------ TEXTE ÉTUDIÉ

Reprise : à Châteauroux, l’Équinoxe repart à la conquête de son public
Par Thomas Corlin | Le | Diffusion, booking
À Chateauroux (Indre), la scène nationale l’Equinoxe saisit l’opportunité de cette reprise hors norme pour se réinventer et aller à la rencontre de nouveaux publics. Hors les murs, nouvelle formule abonnement, jeune public : son directeur Jérôme Mantchal, dont c’est la première saison, veut démystifier cette grande bâtisse.
Comment avez-vous abordé la programmation de cette saison clé ?
Nous avons changé notre système d’abonnement : en réservant, le spectateur ne s’engage plus, mais il peut aussi se présenter à la dernière minute.
Dans les grandes lignes, c’est une saison normale de scène nationale, mais beaucoup de choses ont changé. Déjà, nous avons tenté une programmation sur juin et juillet l’été dernier, afin de faire passer certains de nos reports, ce qui est une opération exceptionnelle. Nous avons poussé jusqu’au 10 juillet - au delà de cette date, Châteauroux se vide.

------------

### CONSIGNE
Traduisez en anglais cette phrase du texte étudié : « Nous avons poussé jusqu’au 10 juillet - au delà de cette date, Châteauroux se vide. » Les entrées qui suivent proviennent d'une autre source que le texte étudié.

------ DONNÉES FOURNIES

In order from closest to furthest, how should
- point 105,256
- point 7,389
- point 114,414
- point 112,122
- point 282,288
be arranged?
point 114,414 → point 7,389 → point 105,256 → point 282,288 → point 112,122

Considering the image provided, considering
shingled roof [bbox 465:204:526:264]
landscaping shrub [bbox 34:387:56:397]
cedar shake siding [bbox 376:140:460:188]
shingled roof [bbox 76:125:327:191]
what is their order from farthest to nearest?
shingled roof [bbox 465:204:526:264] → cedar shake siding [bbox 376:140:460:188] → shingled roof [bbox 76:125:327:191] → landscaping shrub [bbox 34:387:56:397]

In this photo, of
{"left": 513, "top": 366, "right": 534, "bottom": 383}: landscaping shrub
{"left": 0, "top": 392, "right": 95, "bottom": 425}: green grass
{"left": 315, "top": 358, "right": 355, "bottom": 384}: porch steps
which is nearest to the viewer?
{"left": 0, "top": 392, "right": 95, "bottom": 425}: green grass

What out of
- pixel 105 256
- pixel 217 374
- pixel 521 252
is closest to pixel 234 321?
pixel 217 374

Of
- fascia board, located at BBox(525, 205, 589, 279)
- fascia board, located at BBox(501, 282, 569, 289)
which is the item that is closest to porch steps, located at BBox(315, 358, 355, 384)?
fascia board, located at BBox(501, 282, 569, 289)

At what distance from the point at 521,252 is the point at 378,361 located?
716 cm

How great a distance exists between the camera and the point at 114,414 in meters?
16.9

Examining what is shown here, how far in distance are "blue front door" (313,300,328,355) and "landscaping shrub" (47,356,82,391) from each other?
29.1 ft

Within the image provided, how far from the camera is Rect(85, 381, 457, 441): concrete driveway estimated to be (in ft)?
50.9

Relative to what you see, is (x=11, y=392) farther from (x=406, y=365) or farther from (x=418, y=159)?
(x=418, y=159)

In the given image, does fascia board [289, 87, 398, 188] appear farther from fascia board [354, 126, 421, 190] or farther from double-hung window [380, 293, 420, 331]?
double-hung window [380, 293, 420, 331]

------------
------ DONNÉES FOURNIES

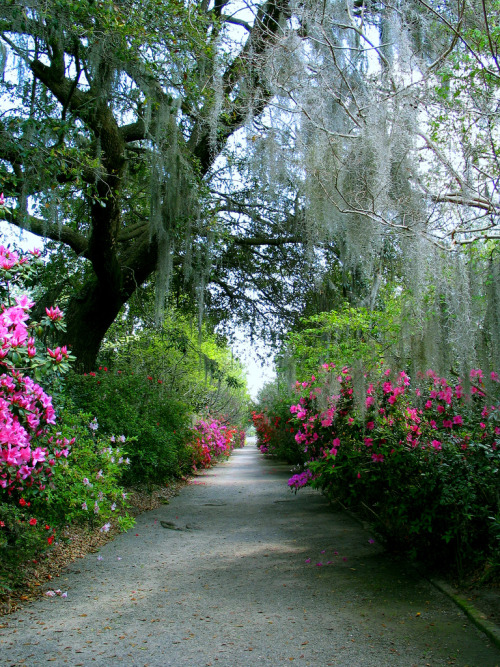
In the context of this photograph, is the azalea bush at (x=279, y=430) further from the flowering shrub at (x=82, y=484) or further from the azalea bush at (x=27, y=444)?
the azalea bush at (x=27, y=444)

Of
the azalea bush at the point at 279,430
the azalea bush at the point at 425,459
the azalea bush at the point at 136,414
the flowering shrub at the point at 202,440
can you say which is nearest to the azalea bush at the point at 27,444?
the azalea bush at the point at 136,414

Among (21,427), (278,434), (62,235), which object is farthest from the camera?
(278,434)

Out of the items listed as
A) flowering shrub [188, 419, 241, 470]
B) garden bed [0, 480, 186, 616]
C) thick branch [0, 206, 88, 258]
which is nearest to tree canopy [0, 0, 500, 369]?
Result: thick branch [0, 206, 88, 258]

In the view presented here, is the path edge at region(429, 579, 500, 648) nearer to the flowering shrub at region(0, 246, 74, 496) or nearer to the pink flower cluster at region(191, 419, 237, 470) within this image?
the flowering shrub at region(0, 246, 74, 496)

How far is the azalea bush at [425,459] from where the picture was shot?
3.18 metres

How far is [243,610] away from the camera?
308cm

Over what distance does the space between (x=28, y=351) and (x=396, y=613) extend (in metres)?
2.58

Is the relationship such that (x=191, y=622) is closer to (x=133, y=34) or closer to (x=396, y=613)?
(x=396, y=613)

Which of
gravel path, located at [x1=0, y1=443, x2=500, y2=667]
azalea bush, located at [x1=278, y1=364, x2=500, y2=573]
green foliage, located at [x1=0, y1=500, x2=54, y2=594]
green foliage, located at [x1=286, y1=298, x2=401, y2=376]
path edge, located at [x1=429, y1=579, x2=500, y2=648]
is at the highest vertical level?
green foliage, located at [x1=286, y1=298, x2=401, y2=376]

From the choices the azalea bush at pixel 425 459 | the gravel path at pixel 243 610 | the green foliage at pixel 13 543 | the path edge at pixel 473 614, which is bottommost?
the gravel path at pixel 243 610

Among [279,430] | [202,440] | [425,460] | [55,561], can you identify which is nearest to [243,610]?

------------
------ DONNÉES FOURNIES

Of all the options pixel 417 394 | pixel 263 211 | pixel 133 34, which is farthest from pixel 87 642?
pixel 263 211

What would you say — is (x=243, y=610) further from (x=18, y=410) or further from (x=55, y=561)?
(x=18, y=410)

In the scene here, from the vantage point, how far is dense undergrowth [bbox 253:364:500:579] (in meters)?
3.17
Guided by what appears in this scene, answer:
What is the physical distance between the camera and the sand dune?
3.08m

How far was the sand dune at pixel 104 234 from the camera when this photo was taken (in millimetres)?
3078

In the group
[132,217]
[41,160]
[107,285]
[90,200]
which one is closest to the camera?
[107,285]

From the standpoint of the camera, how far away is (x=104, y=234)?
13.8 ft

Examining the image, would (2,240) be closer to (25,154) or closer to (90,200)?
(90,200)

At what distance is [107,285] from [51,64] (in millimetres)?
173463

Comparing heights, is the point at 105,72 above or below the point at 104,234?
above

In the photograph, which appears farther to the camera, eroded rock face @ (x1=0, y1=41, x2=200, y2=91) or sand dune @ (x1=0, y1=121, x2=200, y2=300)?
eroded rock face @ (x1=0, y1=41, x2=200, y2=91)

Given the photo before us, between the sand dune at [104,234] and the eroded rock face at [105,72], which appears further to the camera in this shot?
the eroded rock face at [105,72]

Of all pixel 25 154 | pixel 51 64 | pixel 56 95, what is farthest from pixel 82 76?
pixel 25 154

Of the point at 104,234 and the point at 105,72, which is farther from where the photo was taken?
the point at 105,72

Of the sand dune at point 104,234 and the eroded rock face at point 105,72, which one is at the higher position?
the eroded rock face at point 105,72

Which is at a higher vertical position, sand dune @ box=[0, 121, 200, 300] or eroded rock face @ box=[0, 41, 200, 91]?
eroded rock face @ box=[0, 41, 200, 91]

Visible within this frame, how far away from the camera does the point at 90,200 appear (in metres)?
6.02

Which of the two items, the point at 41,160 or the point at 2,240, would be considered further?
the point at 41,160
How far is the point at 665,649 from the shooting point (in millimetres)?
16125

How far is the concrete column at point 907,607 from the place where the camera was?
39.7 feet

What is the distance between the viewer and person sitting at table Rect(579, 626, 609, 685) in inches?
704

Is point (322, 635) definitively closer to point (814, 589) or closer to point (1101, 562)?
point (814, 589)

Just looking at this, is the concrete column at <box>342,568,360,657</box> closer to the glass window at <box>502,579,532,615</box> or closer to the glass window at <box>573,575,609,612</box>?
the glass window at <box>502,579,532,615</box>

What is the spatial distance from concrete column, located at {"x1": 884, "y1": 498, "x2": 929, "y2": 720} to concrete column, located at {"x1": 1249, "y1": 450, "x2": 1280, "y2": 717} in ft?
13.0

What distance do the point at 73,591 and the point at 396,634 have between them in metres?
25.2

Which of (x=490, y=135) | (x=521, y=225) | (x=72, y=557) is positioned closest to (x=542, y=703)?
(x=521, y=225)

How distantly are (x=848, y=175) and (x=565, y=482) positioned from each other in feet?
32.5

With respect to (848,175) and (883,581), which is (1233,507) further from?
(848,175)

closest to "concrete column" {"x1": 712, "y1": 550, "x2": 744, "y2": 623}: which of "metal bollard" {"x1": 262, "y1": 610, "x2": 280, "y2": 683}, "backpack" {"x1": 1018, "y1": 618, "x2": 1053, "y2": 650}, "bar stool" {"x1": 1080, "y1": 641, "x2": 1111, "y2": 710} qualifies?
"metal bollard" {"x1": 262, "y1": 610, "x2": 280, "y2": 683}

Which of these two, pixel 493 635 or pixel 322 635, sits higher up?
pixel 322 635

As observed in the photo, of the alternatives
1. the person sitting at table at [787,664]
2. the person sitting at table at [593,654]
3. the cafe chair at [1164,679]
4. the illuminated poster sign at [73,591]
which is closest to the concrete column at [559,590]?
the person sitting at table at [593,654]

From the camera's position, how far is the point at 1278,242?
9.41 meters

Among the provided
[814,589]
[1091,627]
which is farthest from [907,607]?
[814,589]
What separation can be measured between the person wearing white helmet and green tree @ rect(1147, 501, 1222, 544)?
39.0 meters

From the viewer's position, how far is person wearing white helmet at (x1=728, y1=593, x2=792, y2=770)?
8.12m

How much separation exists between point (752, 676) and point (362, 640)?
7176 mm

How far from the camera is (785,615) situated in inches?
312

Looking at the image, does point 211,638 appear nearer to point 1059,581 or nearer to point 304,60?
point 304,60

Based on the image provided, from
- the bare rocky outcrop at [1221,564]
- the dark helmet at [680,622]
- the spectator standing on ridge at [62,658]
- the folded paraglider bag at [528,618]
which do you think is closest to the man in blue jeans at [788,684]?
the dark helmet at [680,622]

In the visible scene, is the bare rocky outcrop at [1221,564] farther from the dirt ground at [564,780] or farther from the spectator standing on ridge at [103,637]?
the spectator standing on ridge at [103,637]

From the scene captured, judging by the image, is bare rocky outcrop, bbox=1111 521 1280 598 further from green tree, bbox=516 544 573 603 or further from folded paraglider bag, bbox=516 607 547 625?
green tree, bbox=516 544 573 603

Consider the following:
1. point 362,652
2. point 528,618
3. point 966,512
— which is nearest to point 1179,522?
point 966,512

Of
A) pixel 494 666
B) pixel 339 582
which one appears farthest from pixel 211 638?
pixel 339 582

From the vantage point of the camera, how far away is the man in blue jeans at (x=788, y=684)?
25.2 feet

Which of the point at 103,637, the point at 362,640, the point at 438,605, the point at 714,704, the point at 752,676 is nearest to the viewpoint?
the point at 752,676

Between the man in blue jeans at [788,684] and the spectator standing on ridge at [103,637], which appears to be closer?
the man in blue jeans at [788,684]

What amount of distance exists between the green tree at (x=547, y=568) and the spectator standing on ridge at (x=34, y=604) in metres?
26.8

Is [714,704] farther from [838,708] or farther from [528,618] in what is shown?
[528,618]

------------

### CORRIGÉ
We pushed on until July 10; beyond that date, Châteauroux empties out.